Roanoke Times Copyright (c) 1995, Landmark Communications, Inc. DATE: SATURDAY, May 27, 1995 TAG: 9505300049 SECTION: BUSINESS PAGE: A6 EDITION: METRO SOURCE: JEFF STURGEON STAFF WRITER DATELINE: LENGTH: Medium
Company officials said they had not evaluated the lawsuit and had no comment on it.
The action against DuPont concerns a massive downsizing that followed a company announcement in the fall of 1993 that nearly 700 of the 1,300 Martinsville workers would lose their jobs through layoffs or attrition.
The suit, in U.S. District Court in Delaware, where DuPont is based, said cross-training rules proposed in the fall of 1993 would have required Martinsville employees to master a spinning machine to keep their jobs.
Union officials at the time denounced the rule as a scheme to move older workers out of their jobs, because spinning machine operators need good eyesight to see tiny threads and were required to do heavy lifting, the suit said.
Although the suit said the plan was never implemented, it appeared to workers who could not run the machine that they would have little choice but to quit and collect severance pay and lifetime medical coverage, or else they would have been fired, the suit said.

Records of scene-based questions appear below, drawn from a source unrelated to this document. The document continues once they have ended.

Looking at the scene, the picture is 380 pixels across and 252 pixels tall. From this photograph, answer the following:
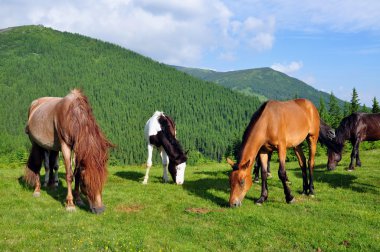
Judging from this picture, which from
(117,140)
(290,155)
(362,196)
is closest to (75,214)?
(362,196)

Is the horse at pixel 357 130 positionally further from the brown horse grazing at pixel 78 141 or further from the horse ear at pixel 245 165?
the brown horse grazing at pixel 78 141

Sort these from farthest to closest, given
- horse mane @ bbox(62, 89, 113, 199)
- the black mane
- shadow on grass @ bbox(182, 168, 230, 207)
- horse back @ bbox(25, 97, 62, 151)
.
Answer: the black mane → shadow on grass @ bbox(182, 168, 230, 207) → horse back @ bbox(25, 97, 62, 151) → horse mane @ bbox(62, 89, 113, 199)

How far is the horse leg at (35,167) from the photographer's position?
491 inches

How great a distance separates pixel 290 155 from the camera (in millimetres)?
59938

As it turned out, the nearly 600 employees who resigned lost a portion of their pension benefits, which are calculated based on years of service to the company, said Kenneth Henley, a Philadelphia-area lawyer who is part of the employees' legal team. The recovery of those benefits and lost wages are two chief aims of the suit, Henley said. No specific amount was requested at this stage.
Henley said the company preferred to force employees to resign rather than ordering layoffs. Seniority rules would have subjected the most recently hired workers to layoff, leaving DuPont with a work force made up largely of high-wage senior workers eligible for maximum vacation leave and pensions, Henley said.
The union leaders who first objected to the spinning machine requirement were later voted out of office. Earlier this year, they formed an unofficial union affiliated with the United Mine Workers and organized meetings at which 170 former employees talked with lawyers and decided to take the case to court, Henley said.
A union news release said the plaintiffs will seek to have the case declared a class action open to the nearly 600 employees who resigned.